- Istruzione -
Trascriva integralmente e senza alcuna modifica il testo riportato di seguito sulla tempesta solare del 1859.

(La versione originale di questo articolo è stata pubblicata su "Le Scienze", n.482, ottobre 2008)
Nel 1859 una tempesta solare di incredibile violenza fece impazzire i
telegrafi di mezzo mondo. Se un simile evento si ripetesse oggi, le
conseguenze per la nostra civiltà tecnologica sarebbero ben più
drammatiche.
di Sten F. Odenwald e James L. Green
Domenica 28 agosto 1859, mentre sulle Americhe calava la notte,
apparvero le fantasmagoriche luci delle aurore. Dal Maine alla punta
della Florida, vivide cortine luminose invasero il cielo. Gli abitanti
di Cuba videro con stupore le aurore proprio sopra di loro; i diari di
bordo delle navi che si trovavano nei pressi dell’equatore descrivono
luci cremisi che si innalzavano fino a metà della volta celeste.
In
tutto il mondo, gli strumenti scientifici che registravano
pazientemente piccole variazioni del magnetismo terrestre balzarono di
colpo fuori scala, e correnti elettriche spurie si generarono nelle
linee telegrafiche. A Baltimora gli operatori del telegrafo impiegarono
14 ore, dalle 22.00 alle 10.00 del giorno dopo, per trasmettere un
notiziario di 400 parole.
Il giovedì successivo, 1° settembre,
l’astronomo inglese Richard C. Carrington stava disegnando un gruppo di
macchie solari davvero insolito, incuriosito dall’enorme estensione
delle aree scure. Alle 11.18, osservò un intenso lampo di luce bianca
che proveniva da gruppo di macchie. Lo spettacolo durò solo 5 minuti; 17
ore più tardi, nel continente americano, una seconda ondata di aurore
trasformò la notte in giorno fino alla latitudine di Panama. La luce
cremisi e verde era abbastanza intensa da permettere di leggere il
giornale. I minatori delle Montagne Rocciose si alzarono e fecero
colazione all’una di notte, pensando che fosse sorto il Sole in una
giornata nuvolosa. Le linee telegrafiche di tutta Europa e Nord America
divennero inutilizzabili.

- Dati forniti -
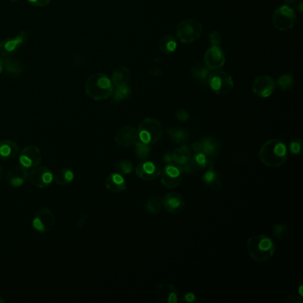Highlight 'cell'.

- Soluzione -
(La versione originale di questo articolo è stata pubblicata su "Le Scienze", n.482, ottobre 2008)
Nel 1859 una tempesta solare di incredibile violenza fece impazzire i
telegrafi di mezzo mondo. Se un simile evento si ripetesse oggi, le
conseguenze per la nostra civiltà tecnologica sarebbero ben più
drammatiche.
di Sten F. Odenwald e James L. Green
Domenica 28 agosto 1859, mentre sulle Americhe calava la notte,
apparvero le fantasmagoriche luci delle aurore. Dal Maine alla punta
della Florida, vivide cortine luminose invasero il cielo. Gli abitanti
di Cuba videro con stupore le aurore proprio sopra di loro; i diari di
bordo delle navi che si trovavano nei pressi dell’equatore descrivono
luci cremisi che si innalzavano fino a metà della volta celeste.
In
tutto il mondo, gli strumenti scientifici che registravano
pazientemente piccole variazioni del magnetismo terrestre balzarono di
colpo fuori scala, e correnti elettriche spurie si generarono nelle
linee telegrafiche. A Baltimora gli operatori del telegrafo impiegarono
14 ore, dalle 22.00 alle 10.00 del giorno dopo, per trasmettere un
notiziario di 400 parole.
Il giovedì successivo, 1° settembre,
l’astronomo inglese Richard C. Carrington stava disegnando un gruppo di
macchie solari davvero insolito, incuriosito dall’enorme estensione
delle aree scure. Alle 11.18, osservò un intenso lampo di luce bianca
che proveniva da gruppo di macchie. Lo spettacolo durò solo 5 minuti; 17
ore più tardi, nel continente americano, una seconda ondata di aurore
trasformò la notte in giorno fino alla latitudine di Panama. La luce
cremisi e verde era abbastanza intensa da permettere di leggere il
giornale. I minatori delle Montagne Rocciose si alzarono e fecero
colazione all’una di notte, pensando che fosse sorto il Sole in una
giornata nuvolosa. Le linee telegrafiche di tutta Europa e Nord America
divennero inutilizzabili.